Thinking about speed and not about time management on my side this would be a massive improvement however: "4x4 matrix multiplication is 64 multiplications and 48 additions. Using SSE this can be reduced to 16 multiplications and 12 additions (and 16 broadcasts)" http://stackoverflow.com/questions/18499971/efficient-4x4-matrix-multiplication-c-vs-assembly

Answer 14 · 2016-10-10T17:17:48.000Z

One thing I wonder is if operations with scalars (vec3*float etc) should be vectorized. While the operation itself would speed up, as long as the numerical value is not const, the resulting code would almost always be slower because the scalar would have to be loaded into a vector beforehand.

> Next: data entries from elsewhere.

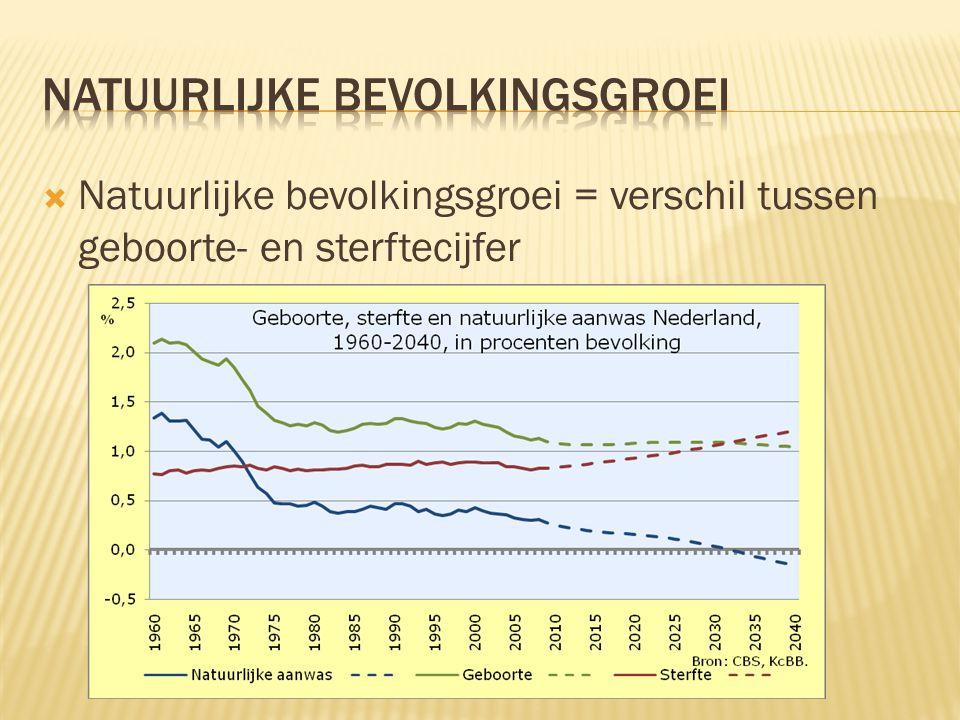  Natuurlijke bevolkingsgroei = verschil tussen geboorte- en sterftecijfer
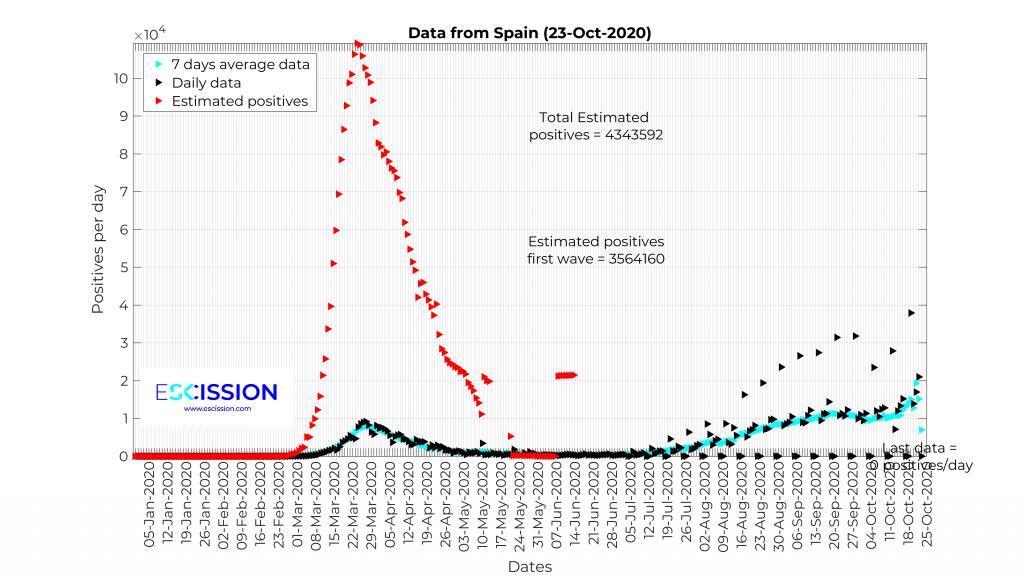 Contagiados diarios por COVID en España (23-Oct-2020) empleando para la primera ola la tasa de fallecimientos de la segunda ola.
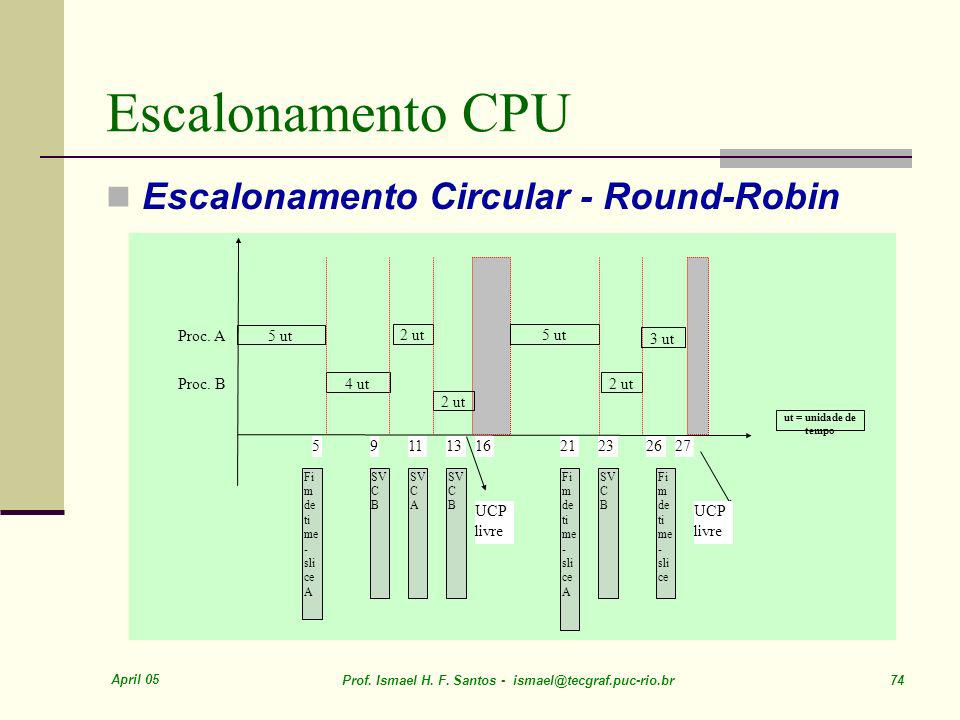 Escalonamento CPU Escalonamento Circular - Round-Robin 5 ut 4 ut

The speedy way of doing a (any operation) multiplicaion would be to hold a (const?) vector somewhere and then do the operations. So doing

Vector!(float,4,true) scalar = 4.0;
Vector!(float,4,true) foo = 1234.01234;
Vector!(float,4,true) bar = 13.2434;
foo *= scalar;
bar *= scalar; 
// ..... probably do this many times

would almost always result in faster code than if one would do

foo *= 4.0;
bar *= 4.0;

because the operator doesn't know if it operates on a const value or a variable. If there is a way to seperate them (detecting if a value is const), that it could be done though - I don't know how.